Antes do grande final de ‘Giù la testa’ há uma longa série de sequências
sem diálogo, onde as duas personagens principais passam por um período de
reclusão e desespero. O silêncio de falas (pois há muita música e sons de
batalha) é quebrado quando um pássaro liberta os seus dejectos sobre Rod
Steiger e ele diz chateado ‘mas para os ricos cantas’. É aí que James Coburn
solta uma longa gargalhada, que fica a ecoar pelo filme. E de repente
apercebemo-nos do significado do filme, e aquela gargalhada permanece, para
além da tela, a ecoar na mente do espectador…
‘Fistfull of Dynamite’ (para fazer a associação à trilogia dos dólares)

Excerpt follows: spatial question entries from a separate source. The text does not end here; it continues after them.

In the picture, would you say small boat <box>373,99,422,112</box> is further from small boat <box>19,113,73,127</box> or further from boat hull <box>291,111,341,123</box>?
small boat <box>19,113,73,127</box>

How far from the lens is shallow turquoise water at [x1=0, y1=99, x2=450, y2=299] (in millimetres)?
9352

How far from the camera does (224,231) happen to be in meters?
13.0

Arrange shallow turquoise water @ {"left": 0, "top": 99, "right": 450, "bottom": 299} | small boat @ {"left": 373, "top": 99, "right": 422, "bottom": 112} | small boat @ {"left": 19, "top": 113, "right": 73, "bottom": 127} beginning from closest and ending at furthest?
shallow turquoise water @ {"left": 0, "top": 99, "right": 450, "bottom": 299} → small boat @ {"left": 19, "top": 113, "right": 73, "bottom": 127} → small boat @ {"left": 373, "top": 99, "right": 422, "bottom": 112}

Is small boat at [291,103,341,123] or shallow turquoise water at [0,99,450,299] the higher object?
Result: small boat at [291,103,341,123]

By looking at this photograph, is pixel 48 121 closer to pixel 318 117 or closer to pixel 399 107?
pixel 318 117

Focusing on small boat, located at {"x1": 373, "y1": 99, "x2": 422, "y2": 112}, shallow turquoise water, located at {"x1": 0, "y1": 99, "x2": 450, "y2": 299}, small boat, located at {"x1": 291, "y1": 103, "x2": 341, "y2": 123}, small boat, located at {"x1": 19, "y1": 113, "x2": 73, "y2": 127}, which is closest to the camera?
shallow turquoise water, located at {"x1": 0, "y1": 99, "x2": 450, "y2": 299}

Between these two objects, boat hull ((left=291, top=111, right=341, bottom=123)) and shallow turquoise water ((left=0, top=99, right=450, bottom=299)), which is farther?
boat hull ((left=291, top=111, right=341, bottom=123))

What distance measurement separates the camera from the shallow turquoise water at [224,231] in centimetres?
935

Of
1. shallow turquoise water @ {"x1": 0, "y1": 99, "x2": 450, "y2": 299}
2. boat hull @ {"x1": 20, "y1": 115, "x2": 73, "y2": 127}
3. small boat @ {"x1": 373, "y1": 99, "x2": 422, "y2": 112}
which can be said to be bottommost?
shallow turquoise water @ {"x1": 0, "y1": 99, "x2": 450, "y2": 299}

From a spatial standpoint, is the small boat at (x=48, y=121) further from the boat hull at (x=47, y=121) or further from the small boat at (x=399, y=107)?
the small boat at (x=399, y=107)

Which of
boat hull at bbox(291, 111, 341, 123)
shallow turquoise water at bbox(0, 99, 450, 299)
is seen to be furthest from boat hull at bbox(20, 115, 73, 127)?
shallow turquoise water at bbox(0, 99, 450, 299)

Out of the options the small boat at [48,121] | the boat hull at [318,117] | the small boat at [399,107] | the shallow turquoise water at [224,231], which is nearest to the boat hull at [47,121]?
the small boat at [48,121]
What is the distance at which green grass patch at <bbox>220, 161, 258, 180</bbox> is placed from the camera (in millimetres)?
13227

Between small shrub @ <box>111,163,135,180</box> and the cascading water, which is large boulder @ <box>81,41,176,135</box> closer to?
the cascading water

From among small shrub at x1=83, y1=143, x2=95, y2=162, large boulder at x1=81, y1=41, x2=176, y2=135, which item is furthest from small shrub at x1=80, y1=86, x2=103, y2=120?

também chamado ‘Once Upon a Time in the Revolution’ (para fazer a associação à
outra trilogia de Leone, a da América), também chamado ‘Duck, You Sucker’ (que
vem do título original italiano) é um dos filmes de Sergio Leone mais
esquecidos e menos considerados. Apareceu em 1971 depois do fabuloso ‘The Good,
the Bad and the Ugly’ (1966) e do ainda melhor ‘Once Upon a Time in the West’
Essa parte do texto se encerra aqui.